There have been many positive changes in Mother’s quality of life issues – which have also been quality of life issues for me! I am mostly past the point of being embarrassed when having to address hygiene issues. I’ve made suggestions, gradual changes, and sometimes outright bullied her into taking these steps.
I didn’t realize until just before our move here that she was NEVER brushing her teeth. She had gum surgery several years ago, and was always very conscientious about brushing and flossing, even taking a toothbrush and floss to work with her and using them after her lunch in the company break room. But her increasing dementia, and perhaps depression after my sister passed away, had given way to no attempts at regular hygiene at all. I finally told her that she HAD to brush her teeth at least once per day and (taking a page from the “dealing with small children” notebook re: offering options) asked her if she would prefer to brush her teeth in the morning or in the evening. She chose just before bed, and now she faithfully brushes her teeth every night, promptly at 9:30 p.m.

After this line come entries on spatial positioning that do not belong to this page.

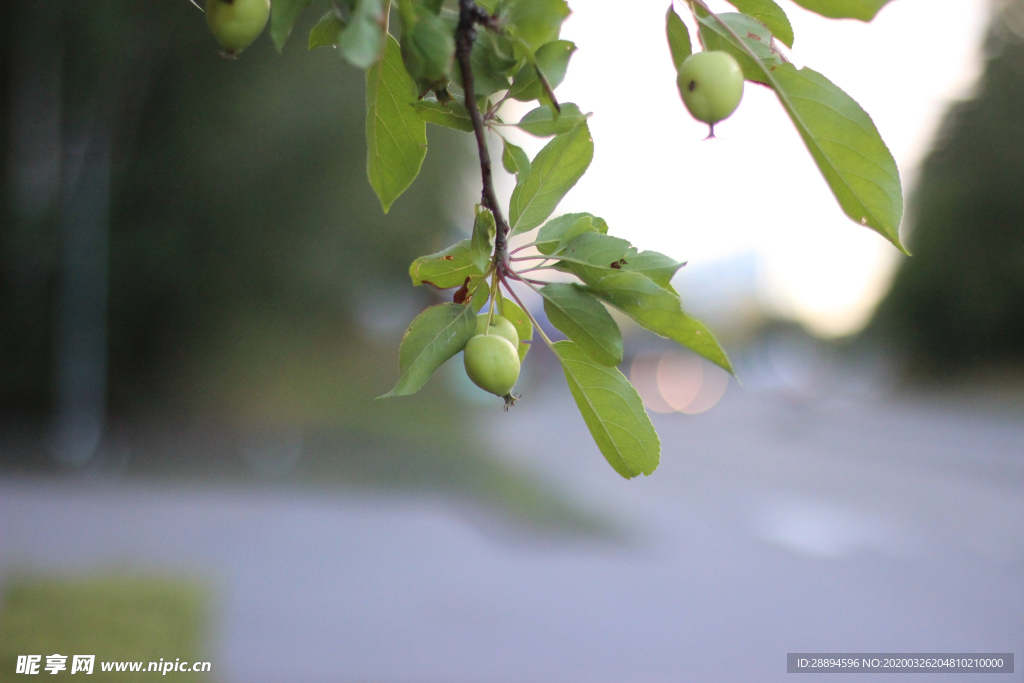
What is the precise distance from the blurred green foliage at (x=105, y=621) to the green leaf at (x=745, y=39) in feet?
9.41

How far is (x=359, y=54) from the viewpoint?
15.1 inches

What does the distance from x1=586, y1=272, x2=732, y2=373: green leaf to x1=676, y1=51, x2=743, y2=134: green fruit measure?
0.39 ft

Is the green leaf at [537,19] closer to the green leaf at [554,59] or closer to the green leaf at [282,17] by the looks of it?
the green leaf at [554,59]

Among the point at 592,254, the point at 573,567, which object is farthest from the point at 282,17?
the point at 573,567

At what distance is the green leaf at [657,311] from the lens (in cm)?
47

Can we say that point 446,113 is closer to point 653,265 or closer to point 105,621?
point 653,265

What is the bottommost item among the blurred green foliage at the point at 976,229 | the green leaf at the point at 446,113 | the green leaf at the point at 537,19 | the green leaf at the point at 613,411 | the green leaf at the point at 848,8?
the green leaf at the point at 613,411

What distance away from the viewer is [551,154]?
651 millimetres

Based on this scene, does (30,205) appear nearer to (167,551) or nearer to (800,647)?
(167,551)

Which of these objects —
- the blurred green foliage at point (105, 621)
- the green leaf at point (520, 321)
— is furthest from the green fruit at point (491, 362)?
the blurred green foliage at point (105, 621)

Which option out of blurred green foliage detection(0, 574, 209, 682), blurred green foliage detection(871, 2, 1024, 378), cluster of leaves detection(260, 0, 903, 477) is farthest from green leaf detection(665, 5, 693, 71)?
blurred green foliage detection(871, 2, 1024, 378)

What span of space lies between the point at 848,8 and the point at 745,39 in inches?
2.7

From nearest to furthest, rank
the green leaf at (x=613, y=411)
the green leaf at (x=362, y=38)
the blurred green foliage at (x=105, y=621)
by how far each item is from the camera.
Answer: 1. the green leaf at (x=362, y=38)
2. the green leaf at (x=613, y=411)
3. the blurred green foliage at (x=105, y=621)

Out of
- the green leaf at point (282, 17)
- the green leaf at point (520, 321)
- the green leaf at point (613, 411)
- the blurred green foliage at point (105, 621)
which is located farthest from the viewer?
the blurred green foliage at point (105, 621)
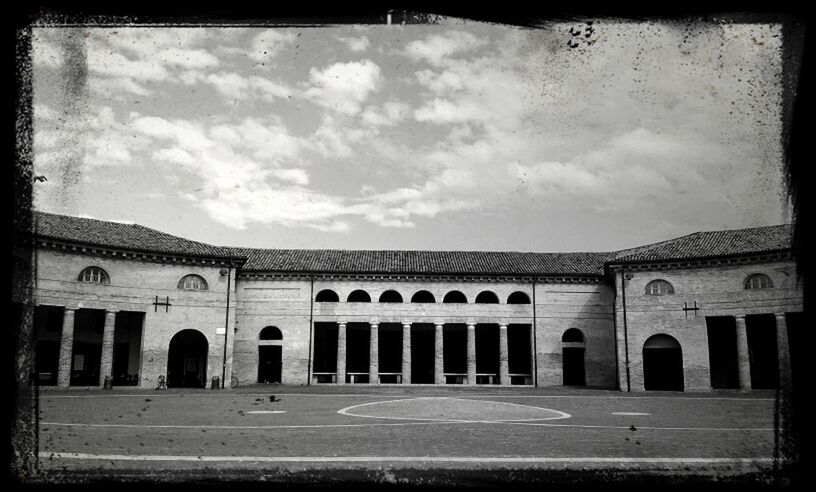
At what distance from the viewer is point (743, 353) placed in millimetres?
32562

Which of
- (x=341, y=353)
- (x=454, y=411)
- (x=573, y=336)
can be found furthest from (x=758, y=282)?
(x=341, y=353)

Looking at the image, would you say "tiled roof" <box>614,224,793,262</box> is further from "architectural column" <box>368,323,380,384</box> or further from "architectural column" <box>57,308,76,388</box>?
"architectural column" <box>57,308,76,388</box>

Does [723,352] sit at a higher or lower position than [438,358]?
higher

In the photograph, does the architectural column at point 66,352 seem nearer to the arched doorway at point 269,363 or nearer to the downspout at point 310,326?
the arched doorway at point 269,363

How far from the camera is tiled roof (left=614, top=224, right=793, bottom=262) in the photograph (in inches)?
1227

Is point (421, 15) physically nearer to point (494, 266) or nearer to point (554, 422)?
point (554, 422)

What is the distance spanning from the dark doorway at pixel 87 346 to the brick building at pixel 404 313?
0.30 feet

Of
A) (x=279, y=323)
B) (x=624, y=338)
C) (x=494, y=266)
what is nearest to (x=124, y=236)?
(x=279, y=323)

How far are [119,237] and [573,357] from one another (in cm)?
3182

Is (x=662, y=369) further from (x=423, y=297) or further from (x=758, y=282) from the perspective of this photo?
(x=423, y=297)

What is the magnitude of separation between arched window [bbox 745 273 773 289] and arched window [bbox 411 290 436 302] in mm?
19743

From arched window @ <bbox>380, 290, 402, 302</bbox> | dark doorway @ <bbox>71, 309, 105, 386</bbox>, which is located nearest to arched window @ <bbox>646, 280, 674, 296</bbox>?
arched window @ <bbox>380, 290, 402, 302</bbox>

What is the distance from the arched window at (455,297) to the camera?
131ft

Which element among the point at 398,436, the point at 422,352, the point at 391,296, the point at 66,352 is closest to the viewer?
the point at 398,436
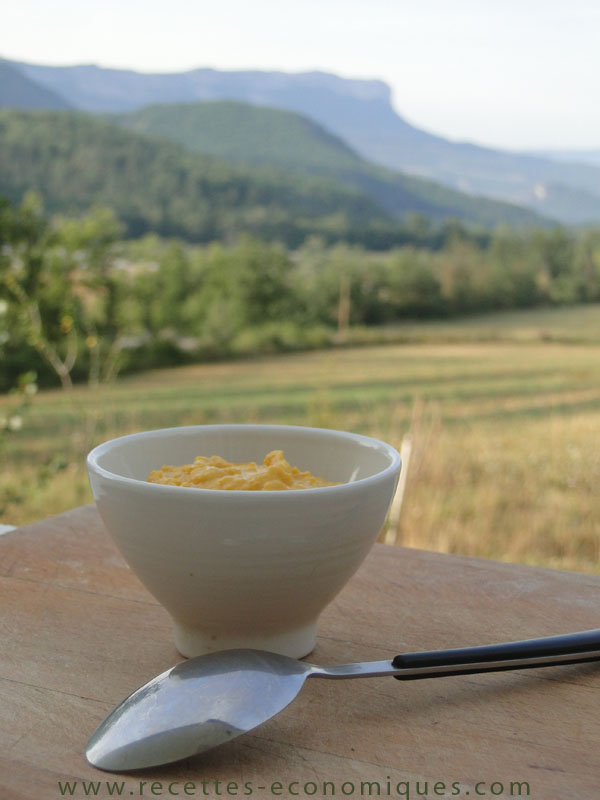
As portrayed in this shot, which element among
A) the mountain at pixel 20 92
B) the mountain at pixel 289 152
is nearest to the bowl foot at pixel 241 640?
the mountain at pixel 20 92

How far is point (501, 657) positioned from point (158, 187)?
4302mm

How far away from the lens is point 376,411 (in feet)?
11.6

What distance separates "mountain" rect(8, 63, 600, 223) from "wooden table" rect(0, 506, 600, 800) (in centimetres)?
476

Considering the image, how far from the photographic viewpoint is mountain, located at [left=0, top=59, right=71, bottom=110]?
4.44 meters

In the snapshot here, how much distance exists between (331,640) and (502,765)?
0.18 m

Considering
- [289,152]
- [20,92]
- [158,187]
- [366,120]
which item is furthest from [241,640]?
[366,120]

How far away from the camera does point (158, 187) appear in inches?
177

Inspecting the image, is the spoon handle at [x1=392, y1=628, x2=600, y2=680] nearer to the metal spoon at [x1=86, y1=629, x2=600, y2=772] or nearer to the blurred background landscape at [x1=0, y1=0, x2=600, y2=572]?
the metal spoon at [x1=86, y1=629, x2=600, y2=772]

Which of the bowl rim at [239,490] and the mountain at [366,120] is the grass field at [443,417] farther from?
the bowl rim at [239,490]

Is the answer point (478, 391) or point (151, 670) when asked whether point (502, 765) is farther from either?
point (478, 391)

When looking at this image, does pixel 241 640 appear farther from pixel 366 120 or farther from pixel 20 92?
pixel 366 120

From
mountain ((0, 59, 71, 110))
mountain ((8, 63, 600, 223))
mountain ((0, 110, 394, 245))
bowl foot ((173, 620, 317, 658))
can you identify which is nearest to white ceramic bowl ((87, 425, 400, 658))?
bowl foot ((173, 620, 317, 658))

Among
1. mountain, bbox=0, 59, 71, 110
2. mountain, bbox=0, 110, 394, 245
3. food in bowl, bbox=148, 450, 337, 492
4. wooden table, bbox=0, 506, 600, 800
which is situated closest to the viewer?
wooden table, bbox=0, 506, 600, 800

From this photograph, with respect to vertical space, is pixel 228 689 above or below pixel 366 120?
below
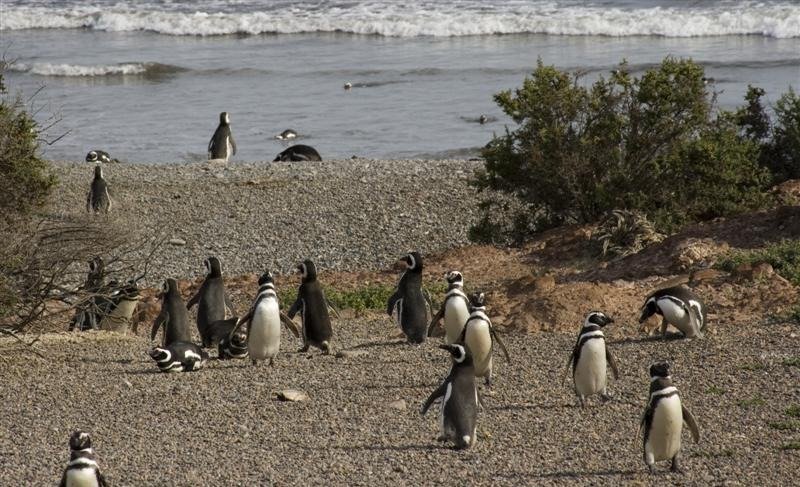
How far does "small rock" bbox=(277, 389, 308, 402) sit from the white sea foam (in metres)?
30.1

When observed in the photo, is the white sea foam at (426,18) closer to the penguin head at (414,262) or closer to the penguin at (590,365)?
the penguin head at (414,262)

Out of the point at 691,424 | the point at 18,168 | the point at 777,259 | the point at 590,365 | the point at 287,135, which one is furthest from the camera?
the point at 287,135

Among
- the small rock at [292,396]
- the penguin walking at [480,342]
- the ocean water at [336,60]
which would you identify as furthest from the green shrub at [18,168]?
the penguin walking at [480,342]

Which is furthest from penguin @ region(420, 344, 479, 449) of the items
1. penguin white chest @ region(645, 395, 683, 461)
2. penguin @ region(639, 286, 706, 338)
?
penguin @ region(639, 286, 706, 338)

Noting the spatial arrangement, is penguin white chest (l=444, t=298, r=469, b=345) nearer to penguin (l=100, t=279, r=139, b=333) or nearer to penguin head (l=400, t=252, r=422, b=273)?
penguin head (l=400, t=252, r=422, b=273)

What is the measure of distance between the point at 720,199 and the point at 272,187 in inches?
267

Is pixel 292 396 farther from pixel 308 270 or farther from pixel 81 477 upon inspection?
pixel 81 477

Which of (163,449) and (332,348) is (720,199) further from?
(163,449)

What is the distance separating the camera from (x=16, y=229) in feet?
39.7

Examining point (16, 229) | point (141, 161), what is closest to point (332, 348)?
point (16, 229)

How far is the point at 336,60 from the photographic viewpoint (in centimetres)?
3591

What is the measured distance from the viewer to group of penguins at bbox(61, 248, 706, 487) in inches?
327

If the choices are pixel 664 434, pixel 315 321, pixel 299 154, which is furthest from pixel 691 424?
pixel 299 154

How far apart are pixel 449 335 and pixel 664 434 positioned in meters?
3.70
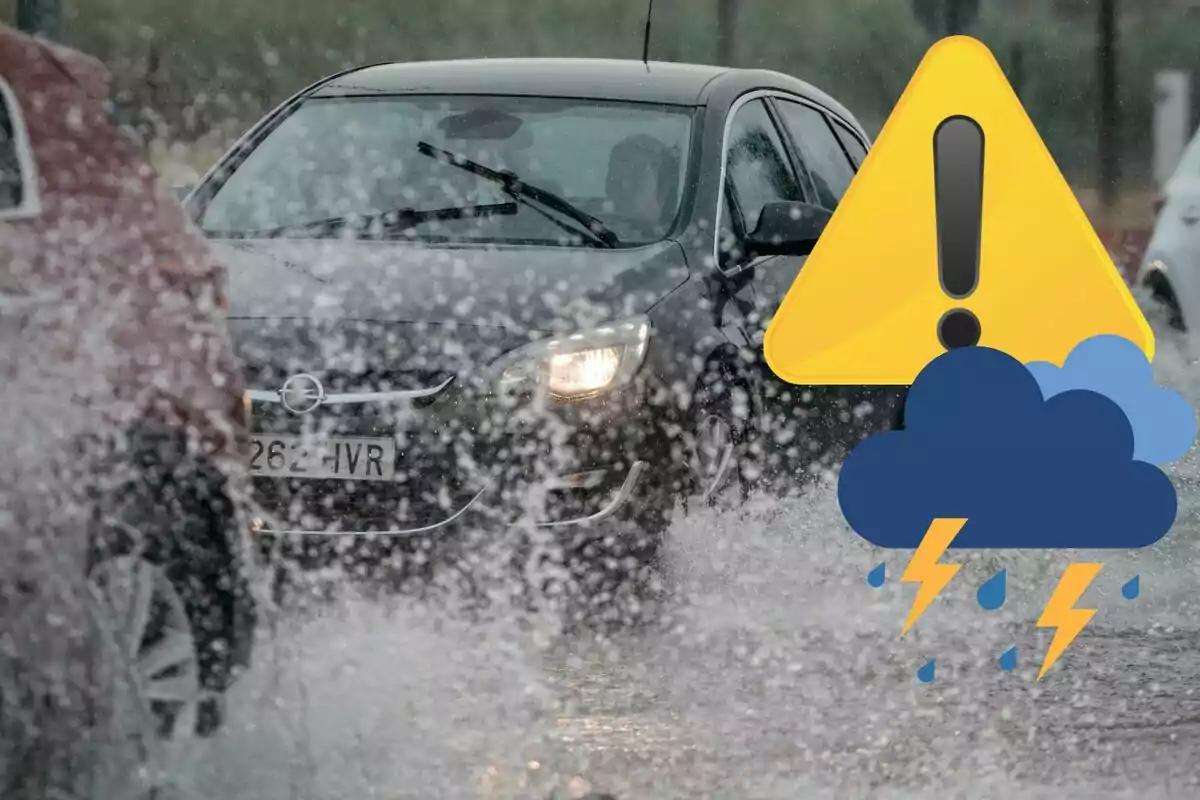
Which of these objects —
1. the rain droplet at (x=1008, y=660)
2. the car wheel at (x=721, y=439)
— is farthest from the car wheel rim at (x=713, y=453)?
the rain droplet at (x=1008, y=660)

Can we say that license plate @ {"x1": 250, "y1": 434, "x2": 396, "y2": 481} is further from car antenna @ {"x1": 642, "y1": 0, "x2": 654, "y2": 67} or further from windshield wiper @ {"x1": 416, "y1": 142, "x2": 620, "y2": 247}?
car antenna @ {"x1": 642, "y1": 0, "x2": 654, "y2": 67}

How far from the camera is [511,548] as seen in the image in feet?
21.1

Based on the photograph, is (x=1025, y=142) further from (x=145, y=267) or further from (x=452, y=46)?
(x=452, y=46)

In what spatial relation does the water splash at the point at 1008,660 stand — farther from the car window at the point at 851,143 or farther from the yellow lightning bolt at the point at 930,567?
the car window at the point at 851,143

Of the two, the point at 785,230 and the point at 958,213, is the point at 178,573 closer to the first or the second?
the point at 958,213

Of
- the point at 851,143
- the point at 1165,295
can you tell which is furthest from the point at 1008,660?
the point at 1165,295

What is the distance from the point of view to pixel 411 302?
6566mm

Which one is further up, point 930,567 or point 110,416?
point 110,416

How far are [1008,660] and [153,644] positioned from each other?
236 centimetres

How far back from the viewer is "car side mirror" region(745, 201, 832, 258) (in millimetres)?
7352

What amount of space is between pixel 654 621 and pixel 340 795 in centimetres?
198

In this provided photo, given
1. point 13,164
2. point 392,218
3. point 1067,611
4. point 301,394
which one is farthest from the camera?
point 392,218

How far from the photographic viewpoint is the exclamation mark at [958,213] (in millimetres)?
5605

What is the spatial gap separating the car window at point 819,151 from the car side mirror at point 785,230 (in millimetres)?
1306
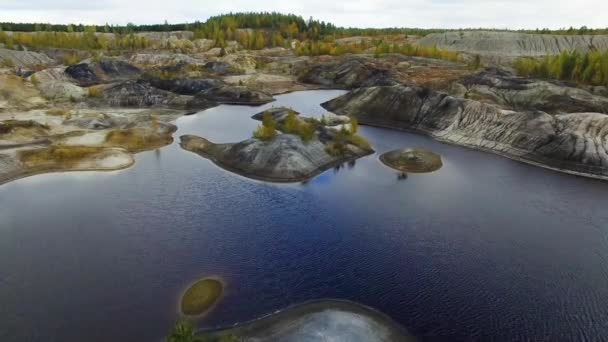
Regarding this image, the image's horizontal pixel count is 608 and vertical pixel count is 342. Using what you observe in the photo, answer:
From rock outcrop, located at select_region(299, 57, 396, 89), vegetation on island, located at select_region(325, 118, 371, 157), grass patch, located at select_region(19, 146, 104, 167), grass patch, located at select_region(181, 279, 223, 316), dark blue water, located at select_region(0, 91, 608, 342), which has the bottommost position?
grass patch, located at select_region(181, 279, 223, 316)

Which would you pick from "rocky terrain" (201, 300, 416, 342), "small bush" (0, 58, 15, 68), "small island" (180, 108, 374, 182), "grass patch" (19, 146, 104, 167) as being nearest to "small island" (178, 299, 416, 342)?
"rocky terrain" (201, 300, 416, 342)

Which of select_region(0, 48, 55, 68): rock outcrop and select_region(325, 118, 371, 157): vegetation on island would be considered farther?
select_region(0, 48, 55, 68): rock outcrop

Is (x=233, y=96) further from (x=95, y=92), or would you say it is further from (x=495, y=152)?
(x=495, y=152)

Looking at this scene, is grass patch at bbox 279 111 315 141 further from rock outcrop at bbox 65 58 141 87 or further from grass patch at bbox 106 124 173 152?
rock outcrop at bbox 65 58 141 87

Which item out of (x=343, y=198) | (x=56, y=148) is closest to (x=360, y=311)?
(x=343, y=198)

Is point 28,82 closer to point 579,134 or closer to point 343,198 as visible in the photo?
point 343,198

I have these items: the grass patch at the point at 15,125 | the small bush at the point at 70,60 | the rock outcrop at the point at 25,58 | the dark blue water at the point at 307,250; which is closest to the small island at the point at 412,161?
the dark blue water at the point at 307,250

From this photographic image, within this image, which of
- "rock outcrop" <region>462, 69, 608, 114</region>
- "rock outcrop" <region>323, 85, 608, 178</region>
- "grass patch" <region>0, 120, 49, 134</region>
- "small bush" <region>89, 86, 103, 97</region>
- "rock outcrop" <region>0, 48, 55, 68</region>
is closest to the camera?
"rock outcrop" <region>323, 85, 608, 178</region>
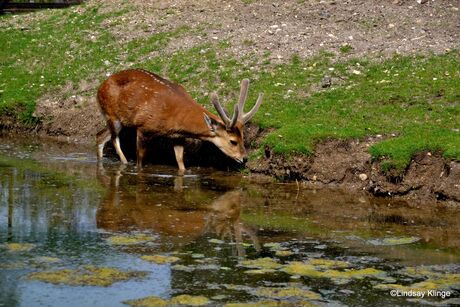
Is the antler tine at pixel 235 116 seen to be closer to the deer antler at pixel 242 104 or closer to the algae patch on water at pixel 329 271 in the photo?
the deer antler at pixel 242 104

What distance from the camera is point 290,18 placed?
19.9m

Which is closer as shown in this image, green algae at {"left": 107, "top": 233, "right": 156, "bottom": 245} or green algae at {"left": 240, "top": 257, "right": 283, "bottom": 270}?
green algae at {"left": 240, "top": 257, "right": 283, "bottom": 270}

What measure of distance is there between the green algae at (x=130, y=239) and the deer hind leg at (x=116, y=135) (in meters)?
5.48

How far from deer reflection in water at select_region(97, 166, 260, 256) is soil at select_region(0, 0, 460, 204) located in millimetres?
1751

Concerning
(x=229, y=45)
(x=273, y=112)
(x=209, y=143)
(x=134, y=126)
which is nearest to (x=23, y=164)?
(x=134, y=126)

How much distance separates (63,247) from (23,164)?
5.66 meters

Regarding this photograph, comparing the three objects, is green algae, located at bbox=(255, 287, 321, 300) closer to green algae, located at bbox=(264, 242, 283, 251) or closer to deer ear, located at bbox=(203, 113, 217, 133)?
green algae, located at bbox=(264, 242, 283, 251)

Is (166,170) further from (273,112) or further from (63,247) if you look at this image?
Result: (63,247)

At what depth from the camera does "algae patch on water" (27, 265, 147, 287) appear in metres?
8.73

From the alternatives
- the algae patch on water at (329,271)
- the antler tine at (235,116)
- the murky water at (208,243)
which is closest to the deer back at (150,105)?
the antler tine at (235,116)

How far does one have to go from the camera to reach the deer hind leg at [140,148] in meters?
15.4

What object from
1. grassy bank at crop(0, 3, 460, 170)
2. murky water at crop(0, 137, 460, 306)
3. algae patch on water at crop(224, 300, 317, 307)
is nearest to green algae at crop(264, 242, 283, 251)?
murky water at crop(0, 137, 460, 306)

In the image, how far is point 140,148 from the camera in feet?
50.6

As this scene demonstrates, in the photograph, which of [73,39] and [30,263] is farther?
[73,39]
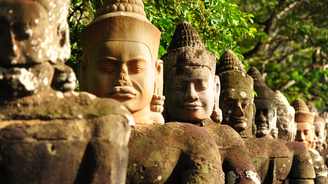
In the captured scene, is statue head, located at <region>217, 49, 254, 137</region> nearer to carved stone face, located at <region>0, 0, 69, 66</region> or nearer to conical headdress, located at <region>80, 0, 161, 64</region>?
conical headdress, located at <region>80, 0, 161, 64</region>

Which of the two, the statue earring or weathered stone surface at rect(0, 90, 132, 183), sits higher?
the statue earring

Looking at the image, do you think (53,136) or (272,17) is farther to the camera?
(272,17)

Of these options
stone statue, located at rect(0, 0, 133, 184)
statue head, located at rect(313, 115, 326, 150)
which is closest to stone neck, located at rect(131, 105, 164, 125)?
stone statue, located at rect(0, 0, 133, 184)

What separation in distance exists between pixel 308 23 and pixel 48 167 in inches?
518

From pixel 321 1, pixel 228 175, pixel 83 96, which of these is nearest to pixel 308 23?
pixel 321 1

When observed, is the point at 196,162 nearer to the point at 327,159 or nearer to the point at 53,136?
the point at 53,136

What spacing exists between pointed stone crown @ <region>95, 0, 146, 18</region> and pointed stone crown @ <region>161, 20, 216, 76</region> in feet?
3.47

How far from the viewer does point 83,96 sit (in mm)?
2248

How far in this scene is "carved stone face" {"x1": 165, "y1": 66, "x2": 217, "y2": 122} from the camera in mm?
4434

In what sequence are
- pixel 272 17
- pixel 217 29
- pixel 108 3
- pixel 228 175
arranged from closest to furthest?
1. pixel 108 3
2. pixel 228 175
3. pixel 217 29
4. pixel 272 17

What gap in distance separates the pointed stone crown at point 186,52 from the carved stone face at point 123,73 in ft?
3.57

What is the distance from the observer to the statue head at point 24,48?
207cm

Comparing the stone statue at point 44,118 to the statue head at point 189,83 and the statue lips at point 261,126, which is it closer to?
the statue head at point 189,83

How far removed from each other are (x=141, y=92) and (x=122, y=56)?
0.38 m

After her initial appointment with her new primary care physician, we were referred for an Activities of Daily Living (ADL) assessment, and ended up having several weeks of physical therapy, and a health tech aiding with showering. Mother’s poor balance and increasing weakness were, for the most part, due to her amazing levels of inactivity. She was not moving around much, she was not getting any exercise; she just sat (or lay down) and watched TV all day. After a few weeks of 3x per week PT with increasing levels of exercise, and my gentle observation that if she became incapacitated, I would not be able to care for her, she has been walking around more and is generally in better shape. She did not continue the exercise regimen the PT set up for her, but neither did she return to her previous level of inactivity. As she is VERY interested in what the mailman brings us, I told her that I won’t get the mail, so that she will at least make the walk to the street and back every day. I still can’t get her to walk around the grocery store with me, though. She walks from the car to a bench at the front of the store, and waits there until I’m done, then walks with me back to the car.
She now sees a podiatrist every other month for footcare that she is no longer able to do for herself. She has new, comfy shoes purchased from SAS shoe outlet. We almost had a fight in the shoe store, as she was appalled at the cost ($80) and said she wasn’t going to pay that for a pair of shoes. I told her they were good quality, leather shoes, and she WAS going to replace the old, wornout, ill-fitting shoes she had. I also told her that if she didn’t buy them at this store, we would just have to go to another store – and another and another – until she found some new shoes that suited her. At that point, she must have realized that I was dead serious, and decided that buying what she thought were expensive shoes would be much easier in the long run. She is now quite pleased with them.
A health tech comes to the house on a weekly basis and assists with shower and shampoo. After the initial PT sessions, which included shower help, Mother realized that showering wasn’t all that scary (the master bath has a large walk-in shower). But she was still resistant, and oh-my-goodness, I was quite reluctant, to me giving my mother a shower, and so it just wasn’t happening as often as it needed to. I finally told her that I was arranging for weekly bathing visits by a nursing service, and it was going to cost $28 per visit, and as it was a health issue, it was no longer negotiable.
We have also moved through a series of steps to her wearing Depends (or actually, the Publix brand equivalent). I was worried that she would take offense at the suggestion, but her reaction was totally positive. She just seems to consider them to be a handy, helpful item. Thank goodness!!
For those of you who realize the import, I am also very happy to report that the Big White Purse is GONE! I had tried several times over the past two years to get her to go through it and replace it with another of her bags, but she was always extremely resistant. I guess we finally reached some tipping point of me really insisting and her getting tired of arguing. We cleaned out gasoline receipts that were over 10 years old, got rid of notes and phone numbers that she had no idea whom they were for, and got everything switched over to a nice beige purse (see photo above). And as with the shoes, after the painful act of change, she is now quite pleased with her new bag.
In addition to all these life improvements over the past nine months, Mother has recently started spending one day per week at a local senior program. But that will get a blog post all its own.